Противится душа искушениям и соблазнам, пока есть в ней любовь и вера, но, осквернившись, ликует в своем осквернении вместо того, чтоб рыдать. Сатанаил ведет её по свету, раздирает её, влечет за собой, а она вырывается, как животное, которое гонят на бойню. Так полагаю я ныне, и смешным представляется мне человеческое странствие, отчего и в самой преисподней буду вспоминать о нём для утешения и насмешки…

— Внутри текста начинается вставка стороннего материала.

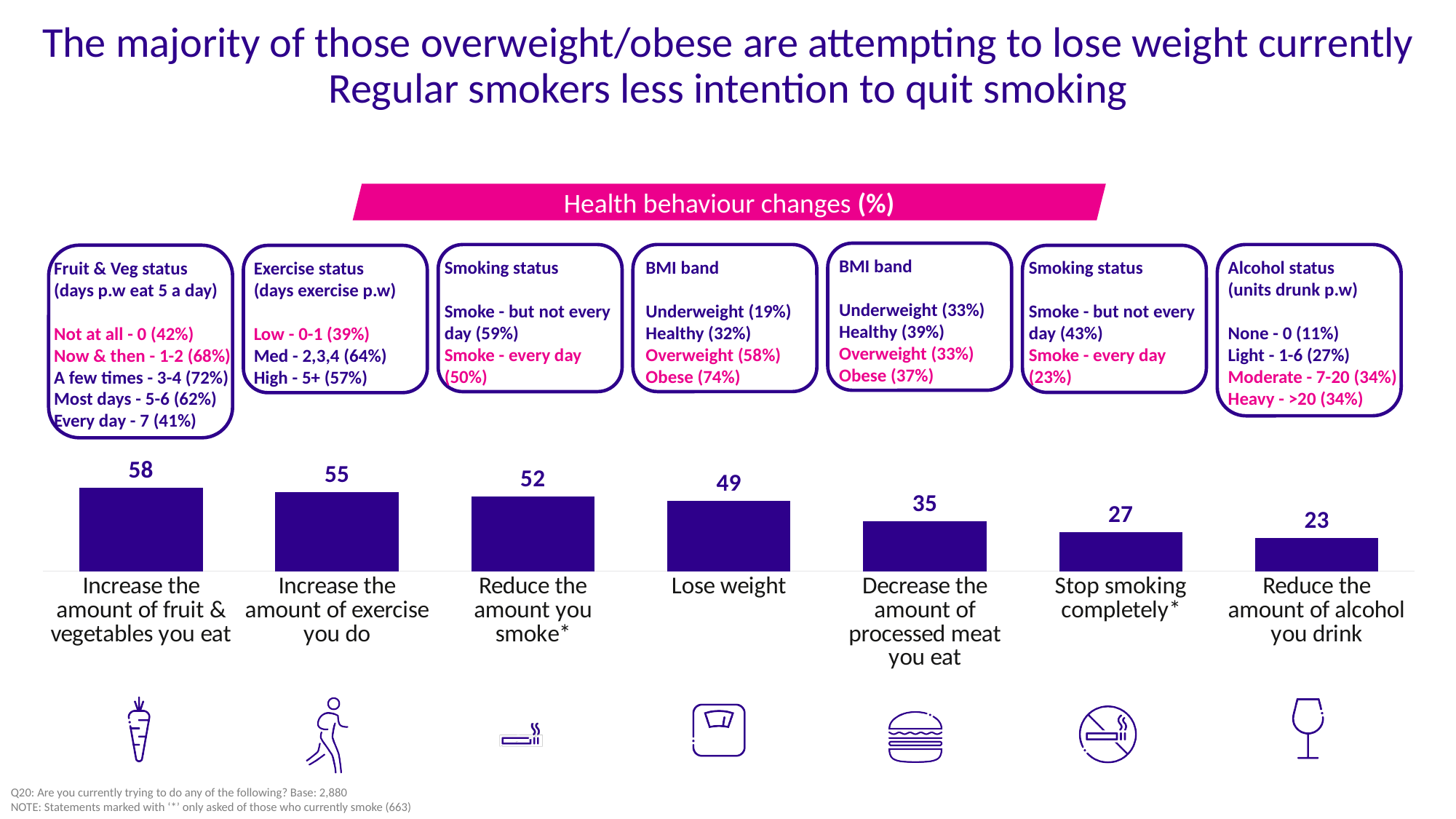
What is the value for 'Decrease the amount of processed meat you eat'? 35 What is the difference between 'Lose weight' and 'Decrease the amount of processed meat you eat'? 14 Do the values rise or fall from left to right across the categories? Fall How many categories are shown in the bar chart? 7 What is the value for 'Reduce the amount of alcohol you drink'? 23 What is the difference between 'Increase the amount of fruit & vegetables you eat' and 'Stop smoking completely'? 31 What kind of chart is shown on the slide? Bar chart Which category has the lowest value? Reduce the amount of alcohol you drink What is the value for 'Lose weight'? 49 Which category has the highest value? Increase the amount of fruit & vegetables you eat Which is larger: 'Increase the amount of exercise you do' or 'Reduce the amount you smoke'? Increase the amount of exercise you do What is the title shown in the pink banner above the chart? Health behaviour changes (%)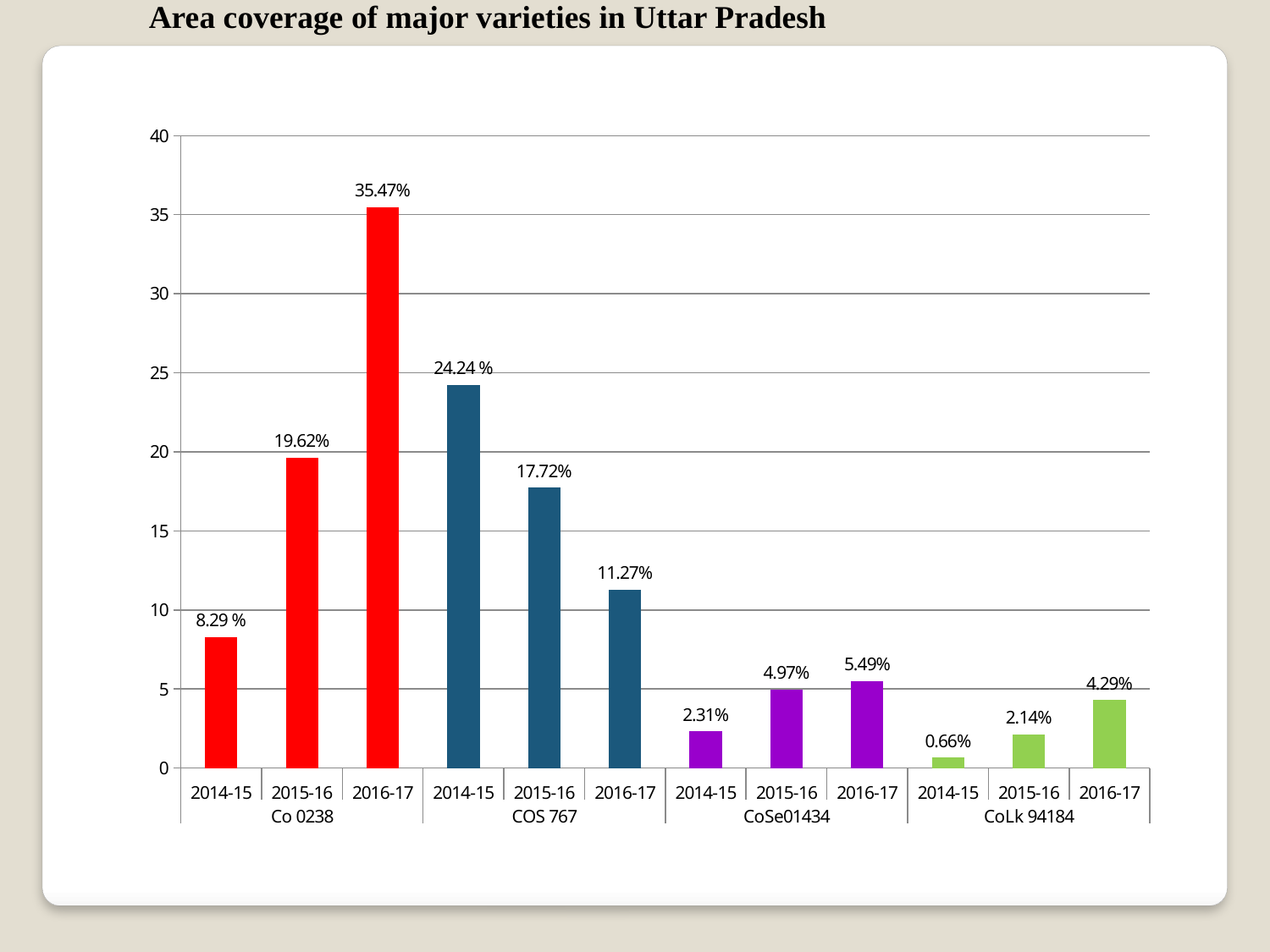
What is the difference between the area coverage of Co 0238 in 2016-17 and in 2015-16? 15.85% Which bar has the lowest value on the chart? CoLk 94184, 2014-15 What is the area coverage of Co 0238 in 2016-17? 35.47% What is the area coverage of CoLk 94184 in 2014-15? 0.66% What kind of chart is shown on the slide? Bar chart What is the area coverage of COS 767 in 2014-15? 24.24 % Which is larger: COS 767 in 2015-16 or Co 0238 in 2015-16? Co 0238 in 2015-16 What is the area coverage of CoSe01434 in 2015-16? 4.97% Do the values for COS 767 rise or fall from 2014-15 to 2016-17? Fall How many varieties are shown on the chart? 4 Is the value for COS 767 in 2016-17 greater or less than 10? greater Which bar has the highest value on the chart? Co 0238, 2016-17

Виделся мне тогда Спаситель в райских кущах прекрасным и бесплотным, точно майская заря в чистом небе, видел я его в снах моих и не дивился тому, что выстроено для него столько церквей, монастырей и скитов, что славословят его попы, дьяконы и патриархи и повергаются пред ним цари и боляре. А когда вглядывался в бородатые их лица и слушал голоса их, представлялись мне эти люди нечестивыми и грязными. Они кадили ладаном, возносили молитвы и отбивали поклоны Иисусу Христу из страха перед его чистотой и велелепием, но всё было тщетно, ибо не могли они спастись, будучи уже осуждены. Младенческая душа моя обладала всепроникающим взором — всё видела она, но не имела слов выразить увиденное. С первого взгляда угадывала лесть, лукавство, лицемерие по пляшущим в глазах огонькам, по движению губ, переливам голоса, смеху, и уже в самом раннем детстве испытывал я страх перед взрослыми. И сам Царев город величием своим напоминал мне о великом царствии божьем, а своими страшными башнями и зубчатыми стенами говорил о царстве Сатаны. Случалось, ночью будили меня звуки рогов, извещавших о смене стражи, и нависал над моим немощным разумом ужас неразрешимой тайны миробытия.

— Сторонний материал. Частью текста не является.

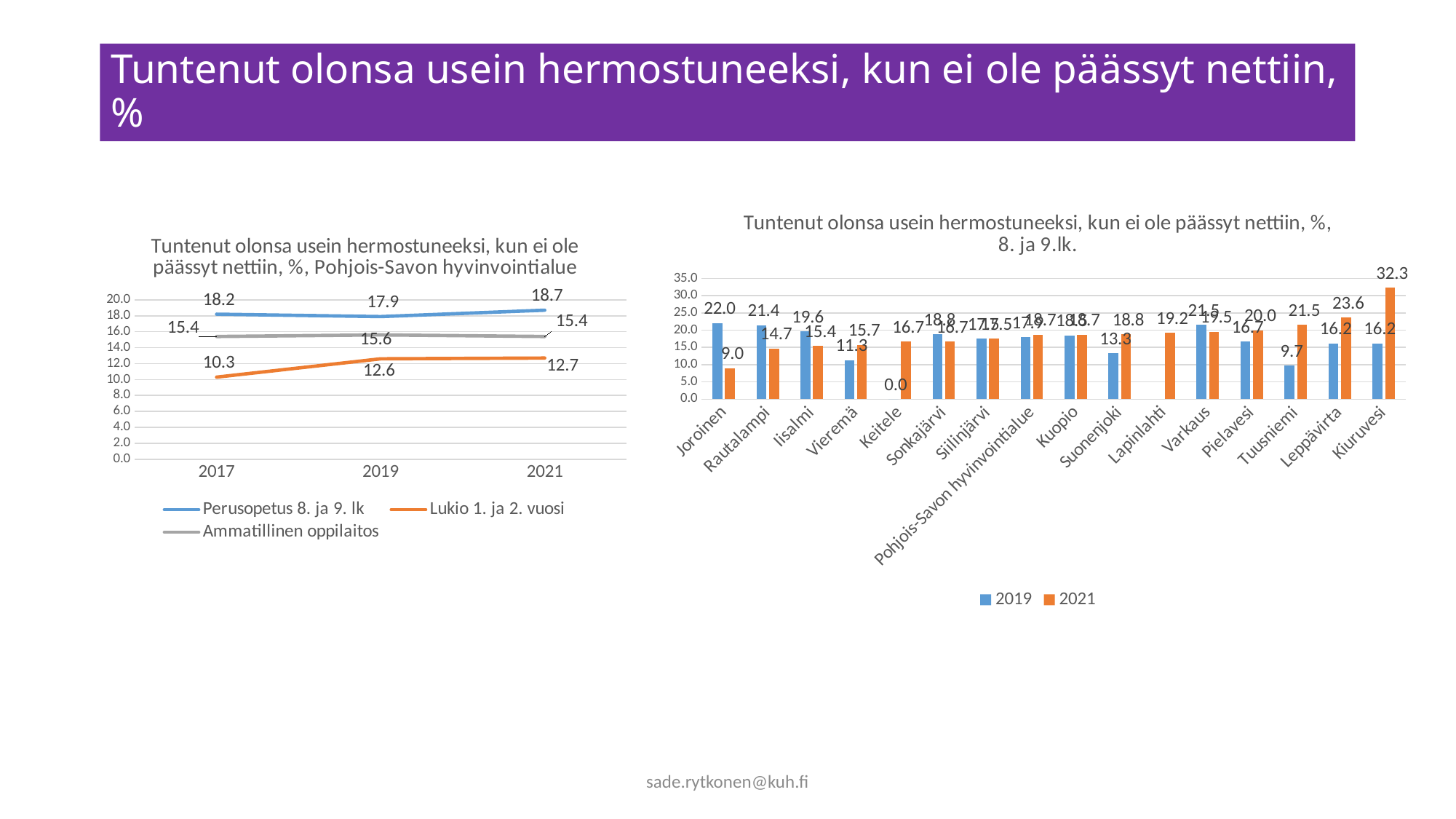
What kind of chart is the right chart (8. ja 9.lk)? bar chart In the right bar chart (8. ja 9.lk), which category has the lowest 2021 value? Joroinen In the right bar chart (8. ja 9.lk), which municipality has the highest 2021 value? Kiuruvesi In the left line chart (Pohjois-Savon hyvinvointialue), what is the value for Perusopetus 8. ja 9. lk in 2021? 18.7 In the left line chart (Pohjois-Savon hyvinvointialue), how many series does the legend list? 3 In the left line chart (Pohjois-Savon hyvinvointialue), what is the value for Lukio 1. ja 2. vuosi in 2017? 10.3 In the right bar chart (8. ja 9.lk), what is the difference between the 2019 and 2021 values for Joroinen? 13.0 In the left line chart (Pohjois-Savon hyvinvointialue), what is the difference between Perusopetus 8. ja 9. lk and Lukio 1. ja 2. vuosi in 2019? 5.3 In the right bar chart (8. ja 9.lk), which is larger for Tuusniemi: the 2019 value or the 2021 value? 2021 In the right bar chart (8. ja 9.lk), how many categories are shown on the x axis? 16 In the left line chart (Pohjois-Savon hyvinvointialue), does the Lukio 1. ja 2. vuosi series rise or fall from 2017 to 2021? rise In the right bar chart (8. ja 9.lk), what is the 2021 value for Kiuruvesi? 32.3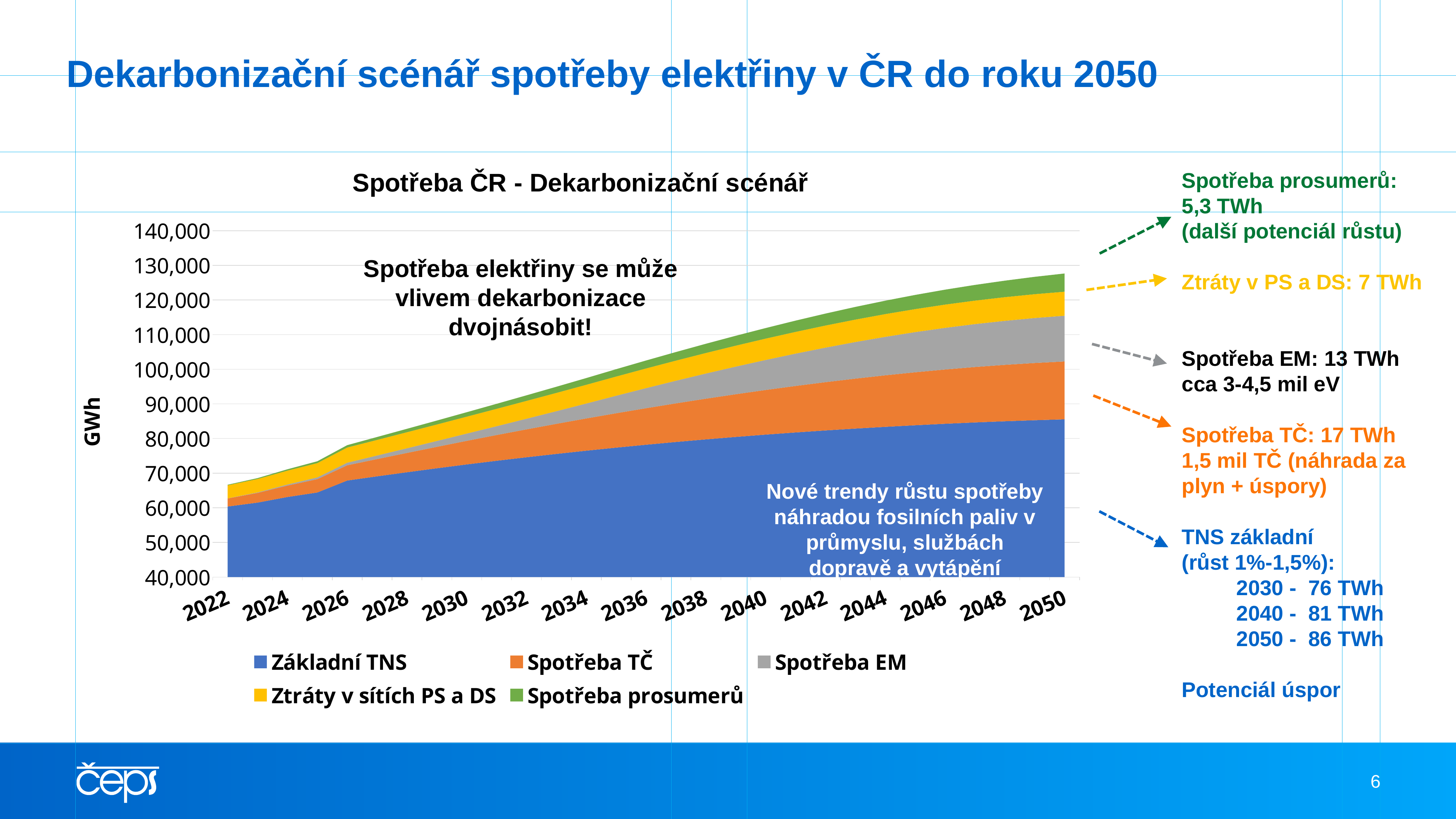
What is the title of the chart? Spotřeba ČR - Dekarbonizační scénář Is the value of Základní TNS in 2050 greater or less than 80,000 GWh? greater According to the annotations, which is larger in 2050: Spotřeba TČ or Spotřeba EM? Spotřeba TČ According to the annotation on the slide, what is the value of Základní TNS in 2040? 81 TWh How many year labels are shown on the x axis of the chart? 15 How many series does the chart legend list? 5 What unit is shown on the vertical axis of the chart? GWh What kind of chart is shown on the slide? Area chart Is the total stacked value for 2050 greater or less than 120,000 GWh? greater Which series has the largest value in 2050? Základní TNS Does total consumption in the chart rise or fall from 2022 to 2050? Rise Is the total stacked value for 2022 greater or less than 70,000 GWh? less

Я любил отцовскую комнату, пропитанную запахами красок, любил всех этих святых, прорисованных углем и красками, не оконченных ангелов с огненными крылами, изогнутыми наподобие татарских луков, и, конечно, Спасителя, коего отец изображал всегда русым, синеоким и с такой же рыжеватой бородой, как у царя Ивана-Александра. К Богородице и кое-кому из святых я не испытывал особого почтения, я считал их служителями Иисуса, вроде боляр, и ревновал к ним Господа. А пытаясь уяснить себе устроение царства божия, смешивал его с порядками Царева города, и разум мой путался в противоречиях. Ещё тогда уразумел, я, что люди неодинаковы: одни, к коим принадлежали и мы, ковали железо, копали землю, рисовали, таскали грузы и прочее, то есть совершали работу, приятную или неприятную, другие же — особы важные, вельможи, патриарх, царь, военачальники — не делали никакой работы, но жили в постоянной тревоге, боязни, недовольстве, взаимной слежке, так что я отождествлял их с дьяволами в аду. Так и выходило, что здесь, в Царевом городе, властелином был не Бог, а дьявол, и этого дьявола пытались прогнать молитвами, ладаном, елеем, свечами и литургиями, но он упорно не покидал своего места. В том, что это так, я убедился в самый праздник Пасхи… О слава тырновская и болгарская, слава минувшая, никогда более не суждено тебе наслаждаться величественными шествиями, что проходили той ночью!